GOAL: In the stretch of the listing from the line containing "This photograph depicts" through the end, change every "insect leg" to "insect limb" and reproduce those lines with nothing else altered. Omit the pictures.

[Image-linked spatial questions]
•••

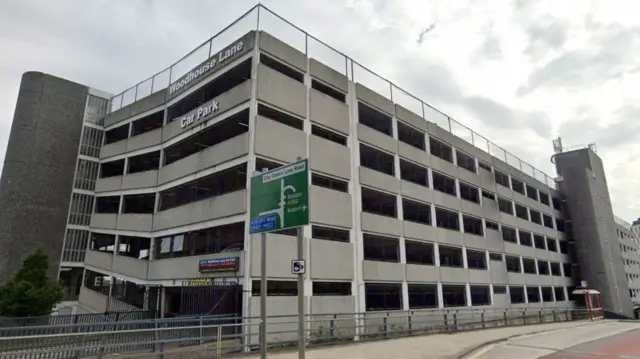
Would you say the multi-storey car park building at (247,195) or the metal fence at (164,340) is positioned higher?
the multi-storey car park building at (247,195)

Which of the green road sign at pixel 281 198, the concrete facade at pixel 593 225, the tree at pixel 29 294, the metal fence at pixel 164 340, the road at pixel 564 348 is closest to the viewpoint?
the green road sign at pixel 281 198

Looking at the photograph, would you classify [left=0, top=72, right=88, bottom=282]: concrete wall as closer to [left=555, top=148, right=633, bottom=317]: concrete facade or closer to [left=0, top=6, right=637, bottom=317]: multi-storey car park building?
[left=0, top=6, right=637, bottom=317]: multi-storey car park building

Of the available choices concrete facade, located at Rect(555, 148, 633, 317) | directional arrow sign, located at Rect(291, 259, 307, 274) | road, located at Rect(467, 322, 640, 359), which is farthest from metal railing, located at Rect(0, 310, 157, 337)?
concrete facade, located at Rect(555, 148, 633, 317)

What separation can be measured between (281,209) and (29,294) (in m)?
18.5

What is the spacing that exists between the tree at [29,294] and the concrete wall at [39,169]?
771 centimetres

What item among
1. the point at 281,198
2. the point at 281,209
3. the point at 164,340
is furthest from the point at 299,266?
the point at 164,340

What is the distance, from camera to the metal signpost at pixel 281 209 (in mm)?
8945

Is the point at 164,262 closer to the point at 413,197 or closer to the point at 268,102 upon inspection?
the point at 268,102

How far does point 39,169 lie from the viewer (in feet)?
97.9

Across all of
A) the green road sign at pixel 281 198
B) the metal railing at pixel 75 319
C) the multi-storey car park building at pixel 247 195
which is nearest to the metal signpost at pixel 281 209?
the green road sign at pixel 281 198

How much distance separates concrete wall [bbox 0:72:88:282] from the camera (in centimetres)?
2844

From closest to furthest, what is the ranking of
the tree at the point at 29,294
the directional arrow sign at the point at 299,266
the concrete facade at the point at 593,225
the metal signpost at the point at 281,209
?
the directional arrow sign at the point at 299,266 → the metal signpost at the point at 281,209 → the tree at the point at 29,294 → the concrete facade at the point at 593,225

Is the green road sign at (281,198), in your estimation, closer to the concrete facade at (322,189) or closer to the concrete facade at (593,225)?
the concrete facade at (322,189)

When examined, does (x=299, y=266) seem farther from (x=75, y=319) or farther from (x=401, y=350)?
(x=75, y=319)
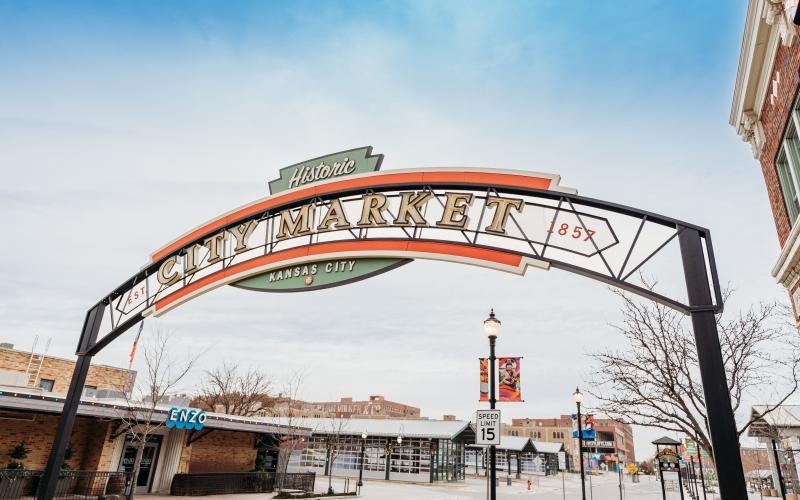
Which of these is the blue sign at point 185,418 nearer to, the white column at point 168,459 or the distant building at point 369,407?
the white column at point 168,459

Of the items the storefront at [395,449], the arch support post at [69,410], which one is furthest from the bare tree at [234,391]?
the arch support post at [69,410]

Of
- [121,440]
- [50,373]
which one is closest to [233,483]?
[121,440]

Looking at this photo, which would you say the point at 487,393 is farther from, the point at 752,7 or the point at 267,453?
the point at 267,453

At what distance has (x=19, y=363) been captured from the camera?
95.0 ft

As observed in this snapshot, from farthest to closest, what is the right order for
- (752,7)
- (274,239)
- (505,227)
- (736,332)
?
(736,332) → (274,239) → (752,7) → (505,227)

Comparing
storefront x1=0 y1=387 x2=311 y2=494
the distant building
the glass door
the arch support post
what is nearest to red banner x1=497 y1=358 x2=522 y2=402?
the arch support post

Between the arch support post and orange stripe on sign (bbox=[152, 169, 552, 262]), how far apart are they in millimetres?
2074

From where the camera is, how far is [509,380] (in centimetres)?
1097

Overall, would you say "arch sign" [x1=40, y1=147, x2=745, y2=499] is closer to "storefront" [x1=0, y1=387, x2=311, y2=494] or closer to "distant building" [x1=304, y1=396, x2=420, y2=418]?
"storefront" [x1=0, y1=387, x2=311, y2=494]

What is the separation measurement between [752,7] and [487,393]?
890 cm

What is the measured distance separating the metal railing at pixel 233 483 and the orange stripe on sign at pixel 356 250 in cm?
1645

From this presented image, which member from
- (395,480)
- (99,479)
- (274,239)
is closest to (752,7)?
(274,239)

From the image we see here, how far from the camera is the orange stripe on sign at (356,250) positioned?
25.3 ft

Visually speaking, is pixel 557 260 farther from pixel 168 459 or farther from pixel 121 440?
pixel 168 459
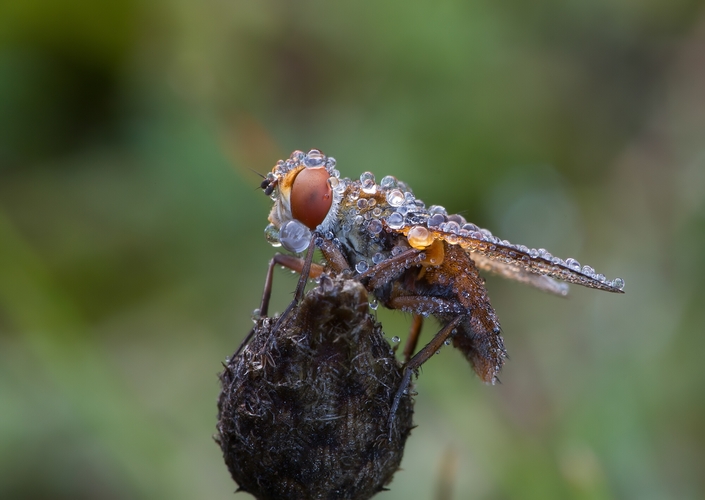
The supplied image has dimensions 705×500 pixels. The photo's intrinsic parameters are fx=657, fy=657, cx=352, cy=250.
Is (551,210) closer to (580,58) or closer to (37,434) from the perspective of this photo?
(580,58)

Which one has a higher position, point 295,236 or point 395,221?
point 395,221

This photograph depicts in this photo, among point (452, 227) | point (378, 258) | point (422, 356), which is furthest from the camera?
point (378, 258)

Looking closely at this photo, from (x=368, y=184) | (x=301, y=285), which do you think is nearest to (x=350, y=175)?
(x=368, y=184)

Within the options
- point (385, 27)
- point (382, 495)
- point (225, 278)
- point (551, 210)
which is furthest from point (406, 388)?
point (385, 27)

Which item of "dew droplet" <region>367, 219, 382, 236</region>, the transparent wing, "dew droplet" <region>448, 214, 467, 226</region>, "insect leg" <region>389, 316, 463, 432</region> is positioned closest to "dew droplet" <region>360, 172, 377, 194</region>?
"dew droplet" <region>367, 219, 382, 236</region>

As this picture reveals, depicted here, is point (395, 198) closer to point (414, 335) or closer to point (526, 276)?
point (414, 335)

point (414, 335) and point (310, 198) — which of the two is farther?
point (414, 335)

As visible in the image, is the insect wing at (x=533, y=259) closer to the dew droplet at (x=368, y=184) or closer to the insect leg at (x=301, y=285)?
the dew droplet at (x=368, y=184)
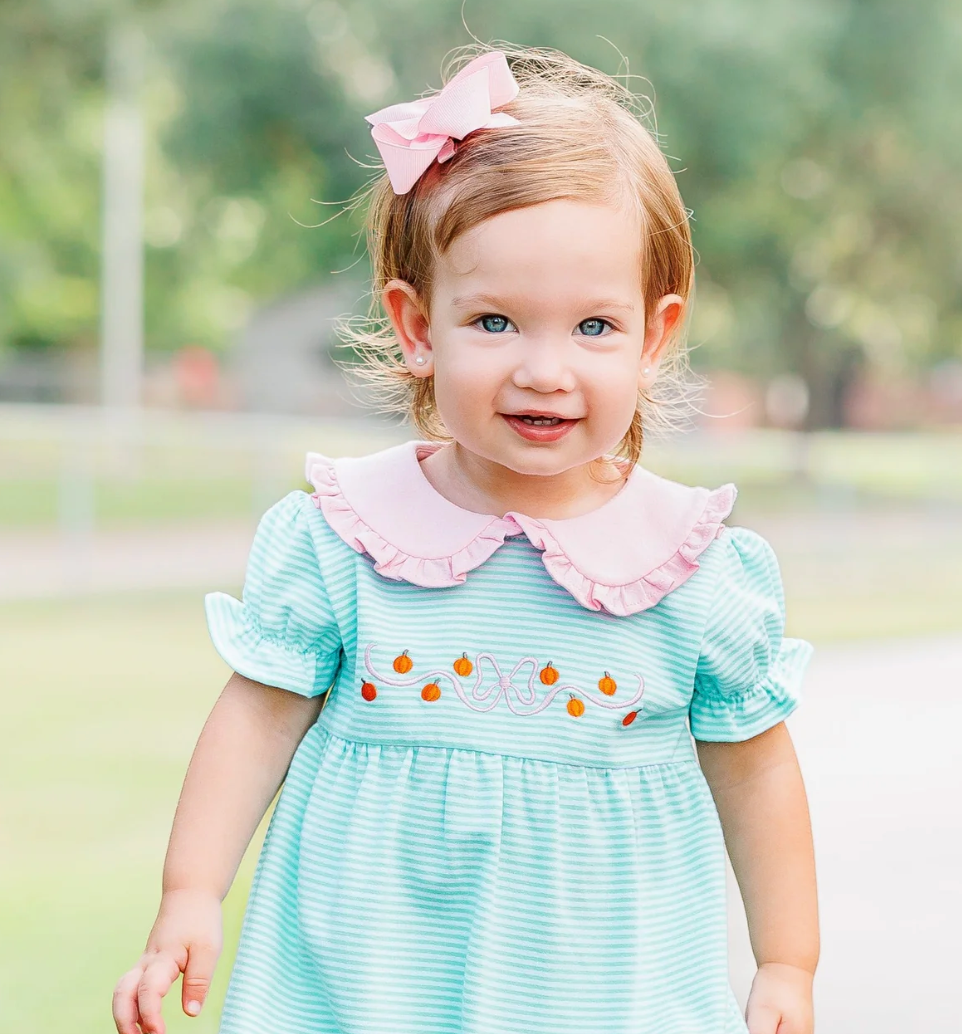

•••

FINISHED TASK:
This photograph depicts in this photo, among point (452, 227) | point (378, 258) | point (422, 356), which is furthest from the camera?
point (378, 258)

Looking closely at this photo, from (x=368, y=184) | (x=301, y=285), which do you think is nearest to (x=350, y=175)?
(x=368, y=184)

Within the options
- point (385, 27)
- point (382, 495)
- point (225, 278)
- point (551, 210)
which is furthest from point (406, 388)?
point (385, 27)

Which item of "dew droplet" <region>367, 219, 382, 236</region>, the transparent wing, "dew droplet" <region>448, 214, 467, 226</region>, "insect limb" <region>389, 316, 463, 432</region> is positioned closest to "dew droplet" <region>360, 172, 377, 194</region>?
"dew droplet" <region>367, 219, 382, 236</region>

As this picture reveals, depicted here, is point (395, 198) closer to point (414, 335) or closer to point (526, 276)?
point (414, 335)

point (414, 335) and point (310, 198) — which of the two is farther?
point (414, 335)

As visible in the image, is the insect wing at (x=533, y=259) closer to the dew droplet at (x=368, y=184) or closer to the insect limb at (x=301, y=285)?
the dew droplet at (x=368, y=184)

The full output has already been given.